* [Text passage]:
Monday, February 8, 2010

Man-Up, Kev

Insiders had an interesting snippet this last Sunday:
Andrew Bolt: Kevin Rudd hasn’t appeared on Australia’s biggest and best political chat show … more than once in two years. He refused to come on again, what’s his problem? Are you asking him too many pointed questions or is he trying to blackmail you into dropping the one or two conservatives you dare have on?

Barrie Cassidy: Andrew, Andrew, we’re in negotiations, please don’t disturb those negotiations … [chuckling from panel]
Negotiations? Negotiations? Tell him to sit his ass down and answer the questions! Kevin Rudd is a grown man, and, I might add for the benefit of any newcomers, the Prime Minister of this country, a position he achieved with not some little effort. Time to suck it up, Kevin, and do what men do.

Sunday, February 7, 2010

Doing A Chantelois

You gotta admit, Chantelois is a great name. It has all sorts of mystique about it, and it rolls off the tongue easily.

But also, I think we’re on the verge of a new verb: “to Chantelois”. Meaning, to repeatedly and ostentatiously appear in the media, making a big show of how private everything is. Most usually, accompanied by a neatly posed photograph, after a visit to the salon.

It Begins

All those hysterical complaints about World Government are just poppycock:
All Australian homes will have to undergo a mandatory energy-efficiency assessment — costing up to $1500 per property — before they can be sold or rented under new laws to tackle carbon emissions.
If you think this is the full extent to which Governments will dictate how people conduct their affairs to solve Climate Change, then you simply have not been paying attention.

How long, for example, will it be before the mandatory energy assessments have a box at the bottom which says PASS/FAIL? And what will you have to do to your property to get the PASS mark, and thus be able to continue to sell it? Spend $100,000? Bribe the assessor? And future Governments, desperate to look like Climate Warriors, may well tweak the criteria for a Pass, to make it harder to achieve.

And so people will simply knock their houses down and sell the land. But then the Government will start demanding soil analysis. And how long before the assessments need to be conducted according to an international standard? Your home will be judged against criteria which do not apply in Australia.

Fast-forward 100 years and let’s see if we have World Government or not. If some unelected boffin in Denmark can dictate how long you can run your air-conditioner during an Adelaide heatwave, then it’s World Government folks.

As usual, whenever the Government makes something mandatory, or dishes out public money, the carpetbaggers and spivs appear as if by magic.
Energy efficiency expert Arthur Grammatopoulos, of Helica Architecture, said rating properties could cost up to $1500 per house.

“I think this is a positive move for the industry but the question has to be asked, will there be enough experts to cope with demand when the law is introduced?” he said.

* [Short problem 1]:
According to the blog posts, up to how much could the mandatory energy-efficiency assessment cost per property?
* [Short problem 2]:
List the titles of all the posts in the blog posts.
* [Short problem 3]:
Carry on the blog posts after their final sentence.

* [Given data]:
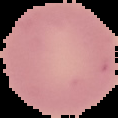

From a thin blood film. Result: negative for malaria parasites. The area outside the segmented cell region is set to black. Image is 118×118 pixels.Point out each Plasmodium parasite.
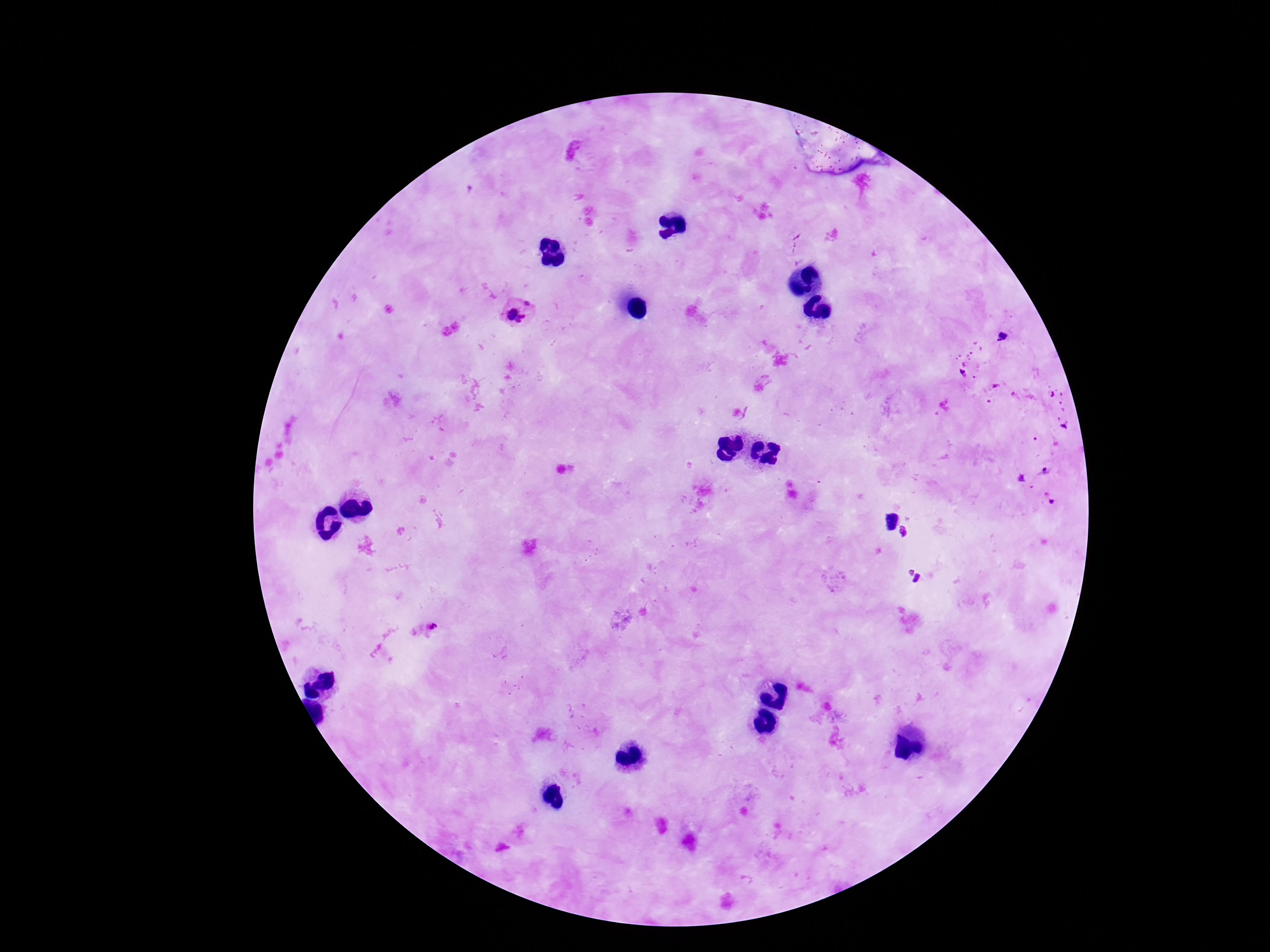
Approximate centers as {x, y} in pixels.
Plasmodium parasites: {527, 304}, {511, 314}, {523, 321}, {1001, 337}, {1044, 471}, {432, 626}.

* [Task response 1]:
Up to $1500 per property.

* [Task response 2]:
Man-Up, Kev
Doing A Chantelois
It Begins

* [Task response 3]:
Of course not. Which is why the “energy efficiency experts” will probably form a new lobbying association soon, and start demanding the Government give them funds to train a lot more assessors. And the Government will hand it over, so you’ll have to pay for them to be trained through your taxes and then pay for them to do the job out of your own pocket. And the assessing will be done badly, anyway, because the people doing the training will only be in it to get the Government money. And what will the affect be on the climate? S-F-A.

Still, the “energy efficiency expert” sector, if such a thing can be said to exist (yet), should take heed of what happened to the insulation industry once the Government decided to create an artificial demand and throw around other peoples’ money. The country was awash with badly-trained hacks, who undercut the professionals with decades of experience, and poor installations resulted in several houses burning down and some installers losing their lives. And the extra insulation had to come from overseas because there wasn’t enough manufacturing capacity locally. And the entire industry will probably collapse soon, because it won’t be able to survive the end of the Government subsidy. So well done, Kevin. Climate fixed.

Beware Governments who want to help your industry, or use it to solve Climate Change.

Saturday, February 6, 2010

Begging Bowl

The Advertiser has done a brilliant [rolls eyes] bit of journalism by sending one of its hacks out pretending to be a down-and-outer, to see how much lucre he could hoover up from gullible punters. He managed more than $100 in an hour, therefore concluding that these parasites are earning more than plumbers. Of course, the journalist didn’t experience the full homeless-and-destitute experience: he wasn’t beaten up, didn’t have to perform any sex acts for $10 and didn’t have a chronic health condition and/or mental illness. But you get the point.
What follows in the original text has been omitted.